Segundo Jorge Hage, ministro-Chefe da CGU, a capacidade de “fazer mais com menos” chegou ao limite. Ele disse que já comunicou isso ao governo em pelo menos duas ocasiões, em cartas enviadas ao Ministério do Planejamento e à Casa Civil. A declaração refere-se tanto a recursos financeiros como a recursos humanos.

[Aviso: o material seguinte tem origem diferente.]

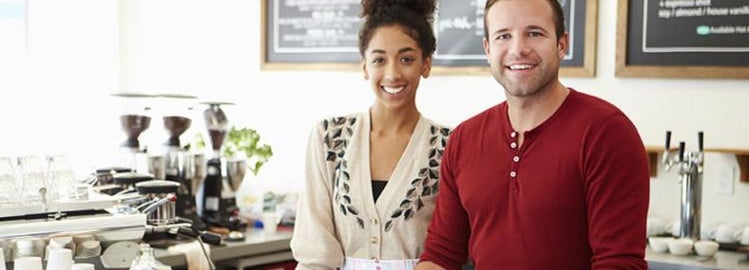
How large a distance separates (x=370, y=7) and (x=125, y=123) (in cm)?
160

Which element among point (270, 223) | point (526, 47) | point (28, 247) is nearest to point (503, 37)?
point (526, 47)

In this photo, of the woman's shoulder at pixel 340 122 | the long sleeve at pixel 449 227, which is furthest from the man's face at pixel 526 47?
the woman's shoulder at pixel 340 122

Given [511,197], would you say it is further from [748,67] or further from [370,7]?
[748,67]

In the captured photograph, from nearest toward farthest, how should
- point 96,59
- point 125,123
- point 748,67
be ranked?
point 748,67
point 125,123
point 96,59

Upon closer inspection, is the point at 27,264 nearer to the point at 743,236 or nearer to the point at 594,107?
the point at 594,107

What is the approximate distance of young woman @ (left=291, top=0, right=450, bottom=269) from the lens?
7.20 feet

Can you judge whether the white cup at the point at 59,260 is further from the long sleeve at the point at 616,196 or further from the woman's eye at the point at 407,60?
the long sleeve at the point at 616,196

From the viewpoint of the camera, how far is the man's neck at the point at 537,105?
1.81 m

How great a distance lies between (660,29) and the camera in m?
3.24

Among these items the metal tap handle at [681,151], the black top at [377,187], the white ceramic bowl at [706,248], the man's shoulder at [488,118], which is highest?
the man's shoulder at [488,118]

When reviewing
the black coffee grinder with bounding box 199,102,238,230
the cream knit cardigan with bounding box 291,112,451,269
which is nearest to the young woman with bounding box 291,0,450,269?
the cream knit cardigan with bounding box 291,112,451,269

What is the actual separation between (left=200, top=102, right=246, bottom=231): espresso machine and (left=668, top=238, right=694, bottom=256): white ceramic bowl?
1.59m

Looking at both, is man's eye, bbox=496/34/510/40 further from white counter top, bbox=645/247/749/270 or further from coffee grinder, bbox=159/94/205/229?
coffee grinder, bbox=159/94/205/229

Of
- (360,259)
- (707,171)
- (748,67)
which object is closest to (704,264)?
(707,171)
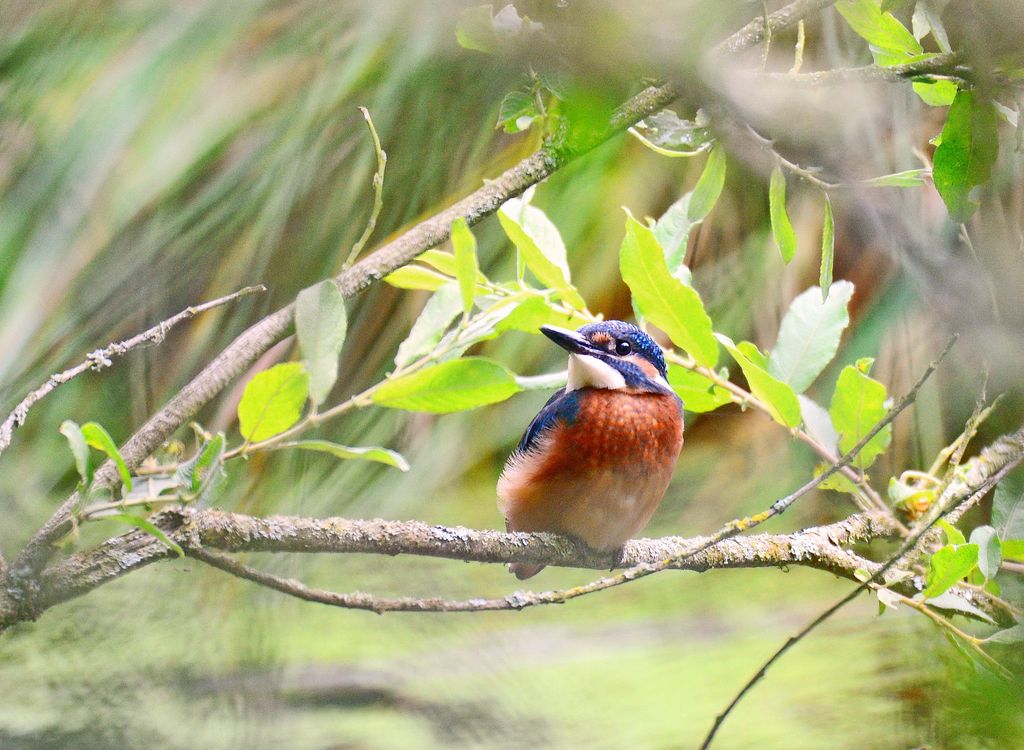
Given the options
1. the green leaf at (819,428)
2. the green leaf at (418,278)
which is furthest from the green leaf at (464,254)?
the green leaf at (819,428)

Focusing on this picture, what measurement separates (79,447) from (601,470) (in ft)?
1.27

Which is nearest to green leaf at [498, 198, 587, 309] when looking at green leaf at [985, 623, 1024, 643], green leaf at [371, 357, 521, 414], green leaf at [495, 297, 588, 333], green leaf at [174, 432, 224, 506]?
green leaf at [495, 297, 588, 333]

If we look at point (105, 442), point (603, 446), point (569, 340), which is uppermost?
point (105, 442)

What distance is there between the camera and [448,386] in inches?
19.4

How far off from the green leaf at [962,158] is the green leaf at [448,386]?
0.24 metres

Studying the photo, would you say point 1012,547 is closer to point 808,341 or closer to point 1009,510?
point 1009,510

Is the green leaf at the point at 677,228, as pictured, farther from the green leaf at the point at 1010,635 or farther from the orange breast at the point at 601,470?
the green leaf at the point at 1010,635

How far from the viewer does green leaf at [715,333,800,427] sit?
0.64m

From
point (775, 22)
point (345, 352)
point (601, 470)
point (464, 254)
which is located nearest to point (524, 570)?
point (601, 470)

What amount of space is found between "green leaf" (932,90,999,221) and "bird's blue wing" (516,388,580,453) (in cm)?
33

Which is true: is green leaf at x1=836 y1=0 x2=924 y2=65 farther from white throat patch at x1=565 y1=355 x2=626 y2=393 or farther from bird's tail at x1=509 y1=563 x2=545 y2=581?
bird's tail at x1=509 y1=563 x2=545 y2=581

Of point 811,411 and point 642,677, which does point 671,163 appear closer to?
point 811,411

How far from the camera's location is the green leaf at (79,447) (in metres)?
0.38

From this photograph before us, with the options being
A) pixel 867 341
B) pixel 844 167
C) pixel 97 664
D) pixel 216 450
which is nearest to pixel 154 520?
pixel 216 450
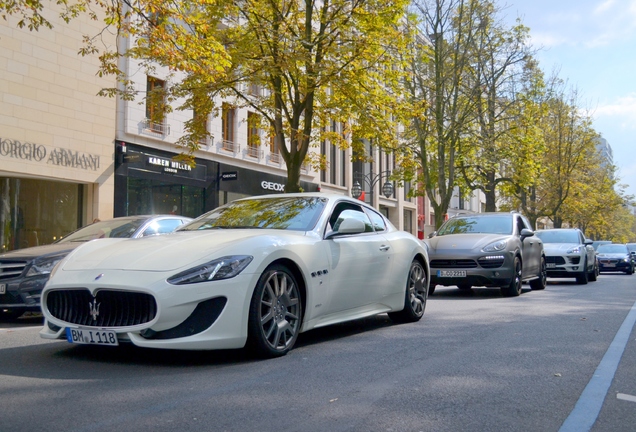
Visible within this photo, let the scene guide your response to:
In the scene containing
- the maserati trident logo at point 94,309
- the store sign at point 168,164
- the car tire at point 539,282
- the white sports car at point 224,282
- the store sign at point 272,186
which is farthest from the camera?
the store sign at point 272,186

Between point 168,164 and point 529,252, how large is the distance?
14571mm

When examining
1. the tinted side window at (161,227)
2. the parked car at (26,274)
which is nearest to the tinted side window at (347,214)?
the tinted side window at (161,227)

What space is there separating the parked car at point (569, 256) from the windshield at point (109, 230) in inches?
492

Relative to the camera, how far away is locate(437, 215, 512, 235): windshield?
1352 cm

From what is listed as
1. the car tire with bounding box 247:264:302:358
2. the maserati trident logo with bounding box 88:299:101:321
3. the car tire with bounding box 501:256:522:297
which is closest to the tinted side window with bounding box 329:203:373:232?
the car tire with bounding box 247:264:302:358

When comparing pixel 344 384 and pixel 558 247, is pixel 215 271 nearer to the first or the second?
pixel 344 384

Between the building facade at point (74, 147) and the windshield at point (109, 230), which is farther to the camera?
the building facade at point (74, 147)

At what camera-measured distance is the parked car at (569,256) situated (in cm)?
1872

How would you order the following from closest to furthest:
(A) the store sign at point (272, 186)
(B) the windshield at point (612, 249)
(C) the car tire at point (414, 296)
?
(C) the car tire at point (414, 296) → (A) the store sign at point (272, 186) → (B) the windshield at point (612, 249)

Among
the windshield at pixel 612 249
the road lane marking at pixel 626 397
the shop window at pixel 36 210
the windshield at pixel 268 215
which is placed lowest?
the road lane marking at pixel 626 397

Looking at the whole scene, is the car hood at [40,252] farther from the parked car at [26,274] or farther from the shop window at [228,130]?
the shop window at [228,130]

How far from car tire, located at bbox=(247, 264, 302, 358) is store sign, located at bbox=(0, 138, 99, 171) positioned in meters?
15.6

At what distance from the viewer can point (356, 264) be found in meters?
6.78

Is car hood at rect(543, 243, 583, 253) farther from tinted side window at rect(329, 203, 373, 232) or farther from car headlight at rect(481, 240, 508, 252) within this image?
tinted side window at rect(329, 203, 373, 232)
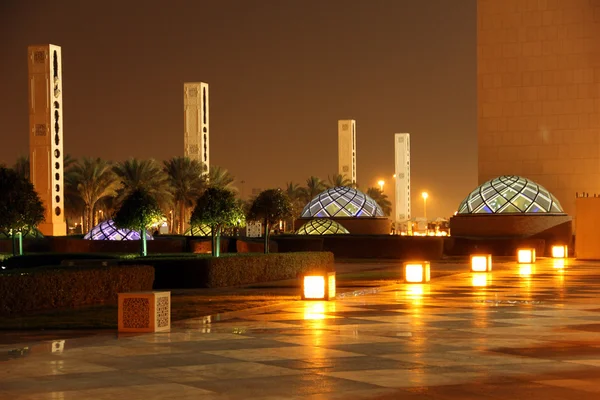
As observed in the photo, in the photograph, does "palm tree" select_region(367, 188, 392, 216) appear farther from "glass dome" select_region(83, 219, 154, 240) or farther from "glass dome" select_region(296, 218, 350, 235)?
"glass dome" select_region(83, 219, 154, 240)

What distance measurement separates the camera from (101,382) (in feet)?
29.8

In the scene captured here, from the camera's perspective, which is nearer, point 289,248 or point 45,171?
point 289,248

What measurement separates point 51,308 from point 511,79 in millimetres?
45864

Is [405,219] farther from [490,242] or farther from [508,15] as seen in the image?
[490,242]

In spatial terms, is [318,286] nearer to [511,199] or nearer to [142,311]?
[142,311]

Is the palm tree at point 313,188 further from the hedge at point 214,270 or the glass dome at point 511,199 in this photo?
the hedge at point 214,270

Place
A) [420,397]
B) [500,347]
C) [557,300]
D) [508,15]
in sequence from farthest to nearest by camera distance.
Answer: [508,15] < [557,300] < [500,347] < [420,397]

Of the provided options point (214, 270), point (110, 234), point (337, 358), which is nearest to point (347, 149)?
point (110, 234)

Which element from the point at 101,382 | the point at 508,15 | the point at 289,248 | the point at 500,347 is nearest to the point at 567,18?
the point at 508,15

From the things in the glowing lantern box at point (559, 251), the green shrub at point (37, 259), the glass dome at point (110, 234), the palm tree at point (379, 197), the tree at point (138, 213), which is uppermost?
the palm tree at point (379, 197)

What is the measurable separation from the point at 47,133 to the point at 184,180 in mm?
8899

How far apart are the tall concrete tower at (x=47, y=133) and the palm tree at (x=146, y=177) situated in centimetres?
342

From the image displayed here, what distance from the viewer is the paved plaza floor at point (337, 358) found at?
8672mm

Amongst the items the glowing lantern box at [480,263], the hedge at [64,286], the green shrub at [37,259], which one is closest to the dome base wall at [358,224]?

A situação da CGU é semelhante à de tantos outros órgãos do governo federal, incluindo o Ministério do Trabalho e Emprego - MTE, cujos quadros de Auditores-Fiscais do Trabalho e Servidores Administrativos nunca estiveram tão desfalcados como na atualidade, prejudicando as atividades e serviços prestados ao público.
As situações são tão parecidas que quase é possível trocar o nome da CGU no texto da Folha por diversos outros órgãos públicos, entre eles, o MTE. Pouca diferença faria e o encaixe seria praticamente perfeito.